Document extract.
查找不包含特定字符串的所有组合

Question

Is there any way to find all combinations of an array that not contains specific substrings? For example a=['a','b','c'] aaa aab aac aba abb ... ccc

but i don't want the substring ab so aaa aac aca acb ... ccc I use the code bellow but for combination of 20 chars and comb of 13 it takes too much time

import itertools

lista=[]
def foo(l):
    yield from itertools.product(*([l] * 3)) 

non=["ab"]

for x in foo('abc'):
    x=(''.join(x))
    for j in non:
        if j in x:
            value=1
            break
        else:
            value=0
    if (value==0):
        lista.append(x)

Answer 1

Instead of generating all strings then rejecting the ones containing any forbidden substrings, it is (asymptotically) more efficient to build the strings by backtracking, and reject any partial string which already contains a forbidden substring. We only need to test if the current partial string ends with any forbidden substring, which is faster than testing if it contains one.

Here's an implementation using a recursive generator function:

def strings_without(alphabet, k, avoid):
    def helper(s):
        if any(s.endswith(t) for t in avoid):
            pass
        elif len(s) == k:
            yield s
        else:
            for c in alphabet:
                yield from helper(s + c)
    return helper('')

Example:

>>> for s in strings_without('abc', 3, ['ab']):
...     print(s)
... 
aaa
aac
aca
acb
acc
baa
bac
bba
bbb
bbc
bca
bcb
bcc
caa
cac
cba
cbb
cbc
cca
ccb
ccc

For strings of length 13 from an alphabet of size 20, this should be a big improvement, but 20 ¹³ is an enormous number. So unless you are forbidding a lot of substrings, the number of solutions will be very large. No algorithm can possibly generate h strings of length k in less than O( hk ) time, so the running time for any efficient algorithm will still be output-sensitive .

Task goal. Transcribe, word for word, the stretch of the forum thread on forbidden substrings from "For strings of" through "be output-sensitive .".

Provided material.
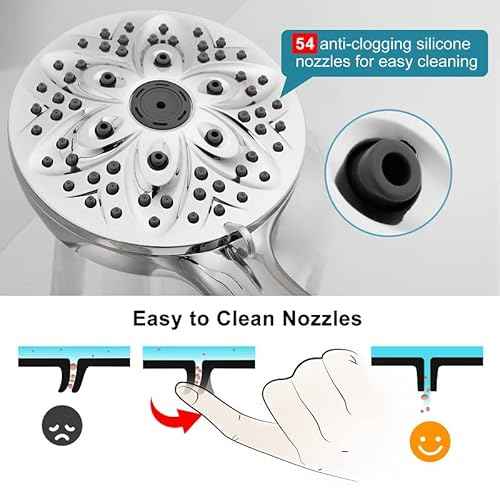 54 anti-clogging silicone nozzles for easy cleaning

Easy to Clean Nozzles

Reply.
For strings of length 13 from an alphabet of size 20, this should be a big improvement, but 20 ¹³ is an enormous number. So unless you are forbidding a lot of substrings, the number of solutions will be very large. No algorithm can possibly generate h strings of length k in less than O( hk ) time, so the running time for any efficient algorithm will still be output-sensitive .